Another suggestion was to improve the database server by installing another CPU. A third suggestion, from the Oracle DBA, was to restrict the number of records sent between the CRM program and the database for a given SQL query. This seemed the most promising.

Thursday, 3:00 to 3:30 P.M.: Breakthrough
The Oracle DBA’s suggestion worked. The response time was drastically shortened when I changed the local settings of the middleware and restricted the SQL traffic between the CRM program and the Oracle database. By restricting the size of responses from the Oracle database, the system was improved in two ways:

  1. The amount of traffic across the network was significantly reduced.
  2. When the information arrived at the call center operator’s computer, the computer didn’t need to process as intensely.

Although a simple operation such as adding a contact in the CRM program shouldn’t lead to a large amount of traffic, the program was refreshing the client by having the entire dataset sent to the desktop for processing. The combination of old desktops and a large database had bogged down the response time and been my client’s undoing.

Thursday, 4:00 to 4:30 P.M.: Follow up with Oracle DBA
I talked to the Oracle DBA about what worked and what didn’t. He suggested that table-partitioning the Oracle database could also improve performance. I added this to the list although, politically, to radically change the database in any way so close after implementation would be risky.

Thursday, 4:30 to 5:30 P.M.: Benchmark the database
The performance was measurably improved due to the “SQL throttle” in place. Benchmarking now gives different results (see Figure B).

Figure B

Friday, 9:00 to 9:30 A.M.: Inform client contact
I informed the client point of contact of the solution to the problem. We organized the change to be made to the middleware on all of the call center desktops.

Friday, 3:00 to 4:00 P.M.: Benchmark the database
No surprises. This produced results that were similar to yesterday’s vastly improved response times.

Bottom line
In this case, benchmarking the database wasn’t the smoking gun I was after, but the results of the tests showed the benefit of the solution when it presented itself.

It’s not always obvious where the answer to a problem will come from.
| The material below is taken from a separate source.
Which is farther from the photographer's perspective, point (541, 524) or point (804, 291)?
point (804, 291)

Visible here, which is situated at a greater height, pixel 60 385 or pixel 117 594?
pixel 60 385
By making time for a one-hour meeting to discuss the Oracle DBA’s point of view, I received a fresh perspective and ultimately the answer to the problem. The result: Response time decreased from more than a minute to less than five seconds and all parties were satisfied.

As Sir Arthur Conan Doyle said, “When you have eliminated the impossible, whatever remains, however improbable, must be the truth.” It is best to assume nothing when it comes to solving a problem. Approach all problems with an open mind and take all facts and feedback into account.